In my quest to dismiss the myth that Indian cooking is not for the faint-hearted and to help spread my knowledge on some simple and traditional Indian food recipes, like this Tadka Dal, I have started this series called Indian Cooking 101. To make it more interactive and as helpful as I can for my readers, I welcome you to email me any questions that you may have in the process. I will try and respond to the questions personally through email, or in the next part if it’s connected to what I have already planned to discuss.
When I started out to try and impart what I know of Indian cooking, I had a few things in mind that I knew I just had to talk about – lentils sort of topping this list. I did not want to make this series all about the simplicity in the recipes, but instead, I wanted to discuss the essence of Indian food right from the basics. When one thinks of Indian food, the first few things that come to mind definitely include spice, curries, and Butter Chicken. While these may somewhat play key roles when introducing someone to Indian cuisine, it is hard to leave out the other factors that contribute to the rising popularity of Indian food.

▸ **DATASET CONTENT**:
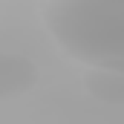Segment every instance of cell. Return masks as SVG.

▸ **EXERCISE REQUIREMENTS**:
- A) Reproduce the passage on Indian cooking from "When I started" to "of Indian food.".
- B) Continue the introduction to the Indian Cooking 101 series from the point where it ends.

▸ **RESPONSES IN ORDER**:
- A)
When I started out to try and impart what I know of Indian cooking, I had a few things in mind that I knew I just had to talk about – lentils sort of topping this list. I did not want to make this series all about the simplicity in the recipes, but instead, I wanted to discuss the essence of Indian food right from the basics. When one thinks of Indian food, the first few things that come to mind definitely include spice, curries, and Butter Chicken. While these may somewhat play key roles when introducing someone to Indian cuisine, it is hard to leave out the other factors that contribute to the rising popularity of Indian food.

- B)
Picking up from where I last left off with an introduction to the most basic spices found in almost every Indian home, let me go a step further and bring you into the whole new wonderful world of lentils. Lentils, or Dal, as they are most often known in the Indian menu, are a staple at almost every Indian meal. Ranging from the most basic cooking method of simply boiling it with a dash of salt and adding a robust tempering right before serving, to a more tedious method of slow cooking it with various spices and vegetables, lentils have come a long from where we first knew it to be.
What are lentils?
Lentils are basically legumes and have somewhat of a rich nutty flavour. They are usually sold pre-packaged in bags or boxes, but can also be bought in bulk. When shopping for lentils, it is most important to note how much of an effort you are actually willing to spend in their cooking process. When storing lentils, it is best to keep them in large air-tight containers in a cool spot. Right next to where you store your pasta, is probably also the best spot to display your lentil collection.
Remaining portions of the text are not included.